# Task details
Rewrite the records below, changing every "dark blue sea water" to "open ocean water" and keeping everything else the same.

(Records excerpted from a collection)
------------------------------------

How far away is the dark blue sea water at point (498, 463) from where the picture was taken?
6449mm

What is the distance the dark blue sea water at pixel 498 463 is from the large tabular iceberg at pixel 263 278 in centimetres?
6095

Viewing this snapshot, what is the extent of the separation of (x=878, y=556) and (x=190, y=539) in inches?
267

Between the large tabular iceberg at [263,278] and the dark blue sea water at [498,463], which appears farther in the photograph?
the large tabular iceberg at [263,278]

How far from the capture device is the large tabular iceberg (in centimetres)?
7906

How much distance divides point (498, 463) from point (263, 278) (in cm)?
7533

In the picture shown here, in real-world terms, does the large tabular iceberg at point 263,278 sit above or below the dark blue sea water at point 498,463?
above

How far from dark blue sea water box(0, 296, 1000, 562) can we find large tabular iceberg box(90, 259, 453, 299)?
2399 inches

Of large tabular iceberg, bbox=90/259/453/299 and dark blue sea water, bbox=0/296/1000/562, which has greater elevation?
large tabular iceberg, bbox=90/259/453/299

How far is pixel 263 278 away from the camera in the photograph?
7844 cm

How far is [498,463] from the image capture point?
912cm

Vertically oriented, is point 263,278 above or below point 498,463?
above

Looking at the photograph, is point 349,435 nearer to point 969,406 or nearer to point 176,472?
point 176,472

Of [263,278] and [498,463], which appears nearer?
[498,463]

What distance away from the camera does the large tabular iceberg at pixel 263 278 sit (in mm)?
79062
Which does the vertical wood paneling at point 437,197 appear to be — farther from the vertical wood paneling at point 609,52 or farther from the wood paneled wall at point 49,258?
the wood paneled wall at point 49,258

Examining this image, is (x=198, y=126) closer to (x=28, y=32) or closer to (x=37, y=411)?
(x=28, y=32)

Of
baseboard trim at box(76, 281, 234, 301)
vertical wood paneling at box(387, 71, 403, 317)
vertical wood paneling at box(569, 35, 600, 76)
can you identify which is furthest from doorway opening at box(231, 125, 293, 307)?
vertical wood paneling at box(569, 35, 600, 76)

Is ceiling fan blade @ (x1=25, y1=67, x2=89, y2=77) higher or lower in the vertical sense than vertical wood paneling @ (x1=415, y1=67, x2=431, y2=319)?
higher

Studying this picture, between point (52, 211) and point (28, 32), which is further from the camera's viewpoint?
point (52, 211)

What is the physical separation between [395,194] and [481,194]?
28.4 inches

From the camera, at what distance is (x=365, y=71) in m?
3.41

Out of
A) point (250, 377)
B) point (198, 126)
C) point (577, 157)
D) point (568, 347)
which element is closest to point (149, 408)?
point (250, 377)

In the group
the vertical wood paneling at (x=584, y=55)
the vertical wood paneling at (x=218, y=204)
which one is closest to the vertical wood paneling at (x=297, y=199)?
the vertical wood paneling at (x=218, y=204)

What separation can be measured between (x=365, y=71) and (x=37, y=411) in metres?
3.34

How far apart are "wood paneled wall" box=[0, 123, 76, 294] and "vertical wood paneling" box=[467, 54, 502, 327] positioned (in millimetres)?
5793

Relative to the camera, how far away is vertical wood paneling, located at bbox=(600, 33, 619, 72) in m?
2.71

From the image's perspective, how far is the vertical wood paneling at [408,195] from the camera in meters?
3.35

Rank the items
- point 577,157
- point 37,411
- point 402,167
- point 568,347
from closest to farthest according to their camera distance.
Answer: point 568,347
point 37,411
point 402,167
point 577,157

------------------------------------

# Written answer
How far away is the open ocean water at point (498, 463) from where the picture was taken?
6449mm

What is the distance the open ocean water at pixel 498 463 is from the large tabular iceberg at pixel 263 278 in centimetres?
6095

Viewing this snapshot, what is the extent of the separation of (x=878, y=556) and (x=190, y=539) in inches?
267

Between the large tabular iceberg at [263,278] and the open ocean water at [498,463], which appears farther in the photograph?
the large tabular iceberg at [263,278]

How far from the capture device is the large tabular iceberg (in centimetres)?
7906

How much distance divides point (498, 463) from point (263, 278) (in cm)?
7533

In the picture shown here, in real-world terms, does the large tabular iceberg at point 263,278 sit above or below the open ocean water at point 498,463?
above

How far from open ocean water box(0, 296, 1000, 562) can we find large tabular iceberg box(90, 259, 453, 299)?
2399 inches

Of large tabular iceberg, bbox=90/259/453/299 and open ocean water, bbox=0/296/1000/562, which has greater elevation?
large tabular iceberg, bbox=90/259/453/299

How far is pixel 263 278 away from the camera in the photograph?
7844 cm

How far is [498,463] from the image capture point?
912cm

Vertically oriented, is point 263,278 above or below point 498,463?
above

Looking at the photograph, is point 349,435 nearer to point 969,406 or nearer to point 176,472?
point 176,472

Of [263,278] and [498,463], which appears nearer?
[498,463]

What distance away from the camera does the large tabular iceberg at pixel 263 278 sit (in mm)?
79062
Which does the vertical wood paneling at point 437,197 appear to be — farther from the vertical wood paneling at point 609,52 or farther from the wood paneled wall at point 49,258?
the wood paneled wall at point 49,258

Examining this image, is (x=198, y=126) closer to (x=28, y=32) or closer to (x=37, y=411)?
(x=28, y=32)

Of
baseboard trim at box(76, 281, 234, 301)
vertical wood paneling at box(387, 71, 403, 317)
vertical wood paneling at box(569, 35, 600, 76)
can you identify which is furthest from doorway opening at box(231, 125, 293, 307)?
vertical wood paneling at box(569, 35, 600, 76)

Is ceiling fan blade @ (x1=25, y1=67, x2=89, y2=77) higher or lower in the vertical sense than vertical wood paneling @ (x1=415, y1=67, x2=431, y2=319)?
higher

Studying this picture, between point (52, 211) and point (28, 32), which is further from the camera's viewpoint?
point (52, 211)

What is the physical separation between [395,194] and [481,194]?
28.4 inches

From the camera, at what distance is (x=365, y=71) in m?
3.41

Out of
A) point (250, 377)
B) point (198, 126)
C) point (577, 157)
D) point (568, 347)
which element is closest to point (149, 408)?
point (250, 377)

In the group
the vertical wood paneling at (x=584, y=55)
the vertical wood paneling at (x=218, y=204)
which one is closest to the vertical wood paneling at (x=297, y=199)?
the vertical wood paneling at (x=218, y=204)

What separation can be measured between (x=365, y=71) and (x=37, y=411) in metres?
3.34

How far apart are "wood paneled wall" box=[0, 123, 76, 294] and "vertical wood paneling" box=[467, 54, 502, 327] positioned (in millimetres)?
5793

Relative to the camera, how far away is vertical wood paneling, located at bbox=(600, 33, 619, 72) in m?
2.71

From the image's perspective, how far is the vertical wood paneling at [408,195] from the camera in meters?
3.35

Rank the items
- point 577,157
- point 37,411
- point 402,167
- point 568,347
from closest to farthest according to their camera distance.
Answer: point 568,347
point 37,411
point 402,167
point 577,157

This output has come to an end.